Raymond E. Ivany is a Canadian executive. He was the president and CEO of Nova Scotia Community College, executive vice president at Cape Breton University, and president and vice-chancellor of Acadia University.

==Early life and education==
Ivany was born and raised in Cape Breton Island, Nova Scotia. He earned his Bachelor of Arts degree and a Diploma in Engineering Technology from Cape Breton University and a Master of Science in Environmental Health degree from East Tennessee State University. From there, Ivany was a Research Fellow at Harvard University's Department of Environmental Science and Physiology within the Harvard T.H. Chan School of Public Health.

==Career==
Upon concluding his fellowship at Harvard, Ivany served as director of the Centre for Occupational Health and Safety at the University College of Cape Breton (UCCB) from 1986 to 1988. Following this, he was named executive vice president of UCCB, renamed Cape Breton University, from 1994 to 1998 and president and CEO of Nova Scotia Community College. In 2007, Ivany was appointed chair of the Workers' Compensation Board as a result of his experience in occupational safety. Two years later, Ivany was appointed to a six year term as President and Vice-Chancellor of Acadia University. While serving in this role, he increased student enrollment and extended relationships with governments and community organizations. Ivany was subsequently recognized as a Top 50 CEO in Atlantic Canada by the Atlantic Business Magazine. As a result of his achievements, Ivany's term as President and Vice-Chancellor was renewed for five more years in 2014.

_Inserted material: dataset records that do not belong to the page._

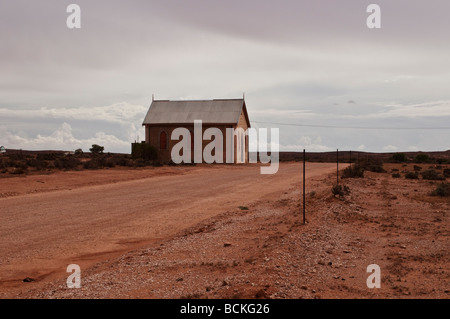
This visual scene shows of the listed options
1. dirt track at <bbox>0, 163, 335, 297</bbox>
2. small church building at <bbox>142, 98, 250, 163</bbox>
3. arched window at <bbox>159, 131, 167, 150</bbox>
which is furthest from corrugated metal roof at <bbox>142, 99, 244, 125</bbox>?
dirt track at <bbox>0, 163, 335, 297</bbox>

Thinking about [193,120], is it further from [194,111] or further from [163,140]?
[163,140]

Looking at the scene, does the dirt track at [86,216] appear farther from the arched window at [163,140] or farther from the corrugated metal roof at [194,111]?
the corrugated metal roof at [194,111]

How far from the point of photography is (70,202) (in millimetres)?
14812

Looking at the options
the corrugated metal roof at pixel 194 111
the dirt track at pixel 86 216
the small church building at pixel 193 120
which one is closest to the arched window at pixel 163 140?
the small church building at pixel 193 120

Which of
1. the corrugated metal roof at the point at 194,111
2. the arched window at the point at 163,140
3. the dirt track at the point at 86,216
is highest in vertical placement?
the corrugated metal roof at the point at 194,111

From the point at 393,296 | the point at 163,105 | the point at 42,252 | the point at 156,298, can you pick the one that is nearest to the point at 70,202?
the point at 42,252

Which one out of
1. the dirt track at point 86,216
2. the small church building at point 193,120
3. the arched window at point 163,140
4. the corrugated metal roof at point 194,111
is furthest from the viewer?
the arched window at point 163,140

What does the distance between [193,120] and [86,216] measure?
3430cm

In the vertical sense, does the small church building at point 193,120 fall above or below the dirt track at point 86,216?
above

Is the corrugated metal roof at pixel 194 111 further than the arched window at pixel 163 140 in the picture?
No

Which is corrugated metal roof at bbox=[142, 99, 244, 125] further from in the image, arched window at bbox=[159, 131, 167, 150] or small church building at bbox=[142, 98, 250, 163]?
arched window at bbox=[159, 131, 167, 150]

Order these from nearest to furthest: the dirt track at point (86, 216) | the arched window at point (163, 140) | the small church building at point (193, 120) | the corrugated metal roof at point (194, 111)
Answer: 1. the dirt track at point (86, 216)
2. the small church building at point (193, 120)
3. the corrugated metal roof at point (194, 111)
4. the arched window at point (163, 140)

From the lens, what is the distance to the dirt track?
24.9 ft

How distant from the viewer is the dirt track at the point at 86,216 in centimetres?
760
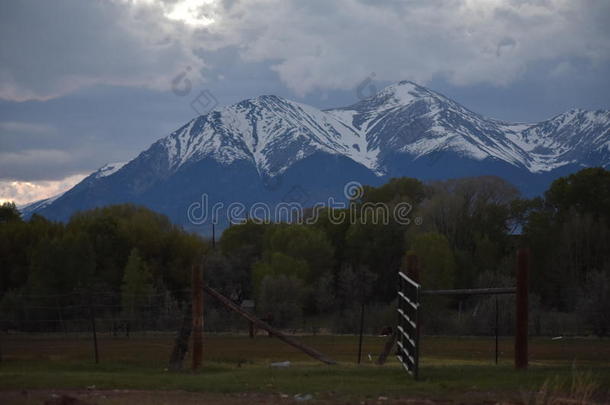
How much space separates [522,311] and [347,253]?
2814 inches

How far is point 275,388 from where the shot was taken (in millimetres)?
12766

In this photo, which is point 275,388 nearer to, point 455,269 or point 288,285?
point 288,285

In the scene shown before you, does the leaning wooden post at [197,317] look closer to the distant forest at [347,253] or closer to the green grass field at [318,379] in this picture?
the green grass field at [318,379]

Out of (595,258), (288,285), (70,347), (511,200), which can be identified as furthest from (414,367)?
(511,200)

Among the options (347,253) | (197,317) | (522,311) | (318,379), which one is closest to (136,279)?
(347,253)

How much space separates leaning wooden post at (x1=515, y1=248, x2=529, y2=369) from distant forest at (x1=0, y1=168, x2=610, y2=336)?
42.1 metres

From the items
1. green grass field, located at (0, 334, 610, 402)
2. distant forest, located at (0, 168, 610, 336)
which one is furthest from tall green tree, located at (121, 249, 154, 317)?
green grass field, located at (0, 334, 610, 402)

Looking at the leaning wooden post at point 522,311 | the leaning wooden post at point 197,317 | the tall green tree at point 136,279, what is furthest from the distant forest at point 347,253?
the leaning wooden post at point 522,311

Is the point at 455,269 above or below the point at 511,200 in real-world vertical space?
below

During his second term as President and Vice-Chancellor, Ivany was named one of Canada's Most Admired CEOs for 2016 by Waterstone Human Capital. He was also named Person of the Year by Halifax Chamber of Commerce and recognized by the Public Policy Forum. In February 2016, Ivany announced he would step down as President and Vice-Chancellor two years earlier than expected due to health issues. Prior to his retirement, Ivany was recognized by the Public Policy Forum for his "inspirational work in improving government, business and civil society in our country." He was also awarded the inaugural Arthur L. Irving Medal of Commitment for his help in defining Acadia's "unique and eminent position among Canadian post-secondary institutions." In recognition of his impact on the Nova Scotia Community College, the leadership voted to rename its flagship metro campus "The Raymond E. Ivany Campus" in 2017. Likewise, he was a recipient of the Order of Nova Scotia for his career focused on higher education and public policy. As a result of his leadership experience, Ivany was appointed to the Bank of Canada's Board of Directors in September 2018. Near the conclusion of 2020, Ivany was also named a Member of the Order of Canada.